Question

If the point $ (2,\alpha ,\beta ) $ lies on the plane which passes through the points (3,4,2) and (7,0,6) and is perpendicular to the plane $ 2x - 5y = 15 $ , then $ 2\alpha - 3\beta $ is equal to
A 5
B 17
C 12
D 7

Answer 1

Hint: In this question we have been given the points (3,4,2) and (7,0,6). So, we will firstly write the equation of plane, $ a(x - {x_1}) + b(y - {y_1}) + c(z - {z_1}) = 0 $ for these two points, then we have been given that they are perpendicular to the plane $ 2x - 5y = 15 $ , so from this we will find the values of a, b and c. then we will find the value of $ 2\alpha - 3\beta $ using these points.

Complete step-by-step answer:
We have been provided that the point $ (2,\alpha ,\beta ) $ lies on the plane which passes through the points (3,4,2) and (7,0,6).
So, we will let the equation of the plane $ a(x - {x_1}) + b(y - {y_1}) + c(z - {z_1}) = 0 $ passing through (3,4,2).

--- Goals ---
1. Decide whether each statement agrees with the plane problem and its worked answer. For each one, answer yes or no and quote the words from the text that decide it. (a) The required plane is perpendicular to the plane 2x - 5y = 15. (b) The required plane passes through the points (3,4,2) and (7,0,5). (c) The solution first writes the plane's equation as passing through the point (7,0,6).
2. Write the next steps of the worked solution to the plane problem, starting after its final line.

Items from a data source
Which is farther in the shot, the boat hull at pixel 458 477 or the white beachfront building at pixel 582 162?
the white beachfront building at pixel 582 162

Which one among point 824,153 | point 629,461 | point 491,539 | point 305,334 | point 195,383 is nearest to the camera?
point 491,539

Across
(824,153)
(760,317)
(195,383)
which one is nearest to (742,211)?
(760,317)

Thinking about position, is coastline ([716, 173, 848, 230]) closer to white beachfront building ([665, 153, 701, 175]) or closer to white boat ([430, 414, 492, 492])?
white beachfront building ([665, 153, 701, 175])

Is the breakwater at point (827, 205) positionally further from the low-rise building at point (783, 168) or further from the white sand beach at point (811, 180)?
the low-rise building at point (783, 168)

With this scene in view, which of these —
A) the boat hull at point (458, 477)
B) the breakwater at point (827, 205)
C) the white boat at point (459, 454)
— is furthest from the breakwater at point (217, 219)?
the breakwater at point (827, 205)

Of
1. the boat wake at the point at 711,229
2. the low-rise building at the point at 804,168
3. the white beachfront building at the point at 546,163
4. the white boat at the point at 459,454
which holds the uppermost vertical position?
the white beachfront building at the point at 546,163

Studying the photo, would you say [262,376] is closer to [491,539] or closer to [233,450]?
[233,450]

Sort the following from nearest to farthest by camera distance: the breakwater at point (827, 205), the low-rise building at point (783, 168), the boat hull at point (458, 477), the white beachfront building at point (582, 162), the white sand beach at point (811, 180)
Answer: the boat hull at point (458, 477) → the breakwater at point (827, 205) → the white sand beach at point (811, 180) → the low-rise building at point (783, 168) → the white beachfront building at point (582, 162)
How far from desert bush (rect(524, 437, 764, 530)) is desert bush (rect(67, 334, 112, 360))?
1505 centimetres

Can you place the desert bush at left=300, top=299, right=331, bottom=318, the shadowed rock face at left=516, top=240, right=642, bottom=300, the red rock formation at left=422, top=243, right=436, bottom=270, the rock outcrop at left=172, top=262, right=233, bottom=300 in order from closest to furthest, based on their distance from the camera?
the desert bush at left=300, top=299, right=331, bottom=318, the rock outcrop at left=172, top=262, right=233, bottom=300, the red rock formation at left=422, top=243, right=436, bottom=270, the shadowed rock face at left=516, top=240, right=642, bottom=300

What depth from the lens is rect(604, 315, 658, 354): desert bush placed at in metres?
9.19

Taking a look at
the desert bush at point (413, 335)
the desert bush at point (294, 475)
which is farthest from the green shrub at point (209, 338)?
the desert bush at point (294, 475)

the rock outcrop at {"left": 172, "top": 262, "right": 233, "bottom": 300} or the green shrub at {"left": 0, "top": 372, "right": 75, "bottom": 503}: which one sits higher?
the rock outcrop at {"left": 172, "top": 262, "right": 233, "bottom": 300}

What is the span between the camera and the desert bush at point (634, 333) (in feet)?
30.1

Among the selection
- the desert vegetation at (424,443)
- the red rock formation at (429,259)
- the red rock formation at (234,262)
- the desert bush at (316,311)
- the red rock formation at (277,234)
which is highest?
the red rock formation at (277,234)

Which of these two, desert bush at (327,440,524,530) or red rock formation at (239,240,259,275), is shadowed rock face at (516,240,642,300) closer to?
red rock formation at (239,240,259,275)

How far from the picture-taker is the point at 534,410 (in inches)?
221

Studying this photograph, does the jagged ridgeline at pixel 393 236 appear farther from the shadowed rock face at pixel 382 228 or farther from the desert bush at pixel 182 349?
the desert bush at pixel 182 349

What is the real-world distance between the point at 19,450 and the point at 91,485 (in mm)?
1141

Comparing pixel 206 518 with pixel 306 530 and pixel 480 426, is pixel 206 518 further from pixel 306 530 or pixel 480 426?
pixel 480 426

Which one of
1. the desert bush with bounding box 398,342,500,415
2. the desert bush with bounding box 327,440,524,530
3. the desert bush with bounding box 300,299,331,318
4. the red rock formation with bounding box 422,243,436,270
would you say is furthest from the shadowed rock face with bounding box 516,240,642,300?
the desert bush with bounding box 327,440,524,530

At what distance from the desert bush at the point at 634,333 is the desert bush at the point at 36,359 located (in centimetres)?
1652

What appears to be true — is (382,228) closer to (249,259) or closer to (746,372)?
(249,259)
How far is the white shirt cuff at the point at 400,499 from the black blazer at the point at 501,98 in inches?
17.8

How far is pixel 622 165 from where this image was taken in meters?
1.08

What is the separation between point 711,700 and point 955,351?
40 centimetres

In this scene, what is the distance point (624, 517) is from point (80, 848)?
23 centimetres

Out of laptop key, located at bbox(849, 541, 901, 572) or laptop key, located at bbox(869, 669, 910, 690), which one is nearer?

--- Response list ---
1.
(a) Yes: "is perpendicular to the plane $ 2x - 5y = 15 $"
(b) No: "passes through the points (3,4,2) and (7,0,6)"
(c) No: "passing through (3,4,2)"

2.
 $ a(x - 3) + b(y - 4) + c(z - 2) = 0 - > (1) $ ,
We have been given that this pane also passes from the points (7,0,6).
So, we can substitute it for (x, y, z) coordinates in the above equation and we get, $ a(7 - 3) + b(0 - 4) + c(6 - 2) = 0 $ ,
Now simplifying the equation, we get, $ a - b + c = 0 - > (2) $ .
We have been given that eq (1) is perpendicular to plane $ 2x - 5y = 15 $ ,
So, we know that if a plane is perpendicular to another plane the formula used is, $ {a_1}{a_2} + {b_1}{b_2} + {c_1}{c_2} = 0 $
Therefore, the equation would be, $ 2a - 5b + 0c = 0 - > (3) $ ,
Now we will solve eq (2) and (3),
 $ a - b + c = 0 $ and $ 2a - 5b + 0c = 0 $ ,
 $ \dfrac{a}{5} = \dfrac{b}{2} = \dfrac{c}{{ - 3}} = \lambda $
So, the values come out to be, $ a = 5\lambda ,b = 2\lambda ,c = - 3\lambda $ ,
Putting these values in eq (1), we get, $ 5\lambda (x - 3) + 2\lambda (y - 4) - 3\lambda (z - 2) = 0 $ ,
The equation would be, $ 5x + 2y - 3z = 17 - > (4) $ ,
This is the required equation of the plane.
Now, we have been given that point $ (2,\alpha ,\beta ) $ lies on this plane eq (4),
We will get, $ 5(2) + 2(\alpha ) - 3(\beta ) = 17 $
So, from this we can find the value of $ 2\alpha - 3\beta $ , $ 2\alpha - 3\beta = 7 $ ,

So, the correct answer is “Option d”.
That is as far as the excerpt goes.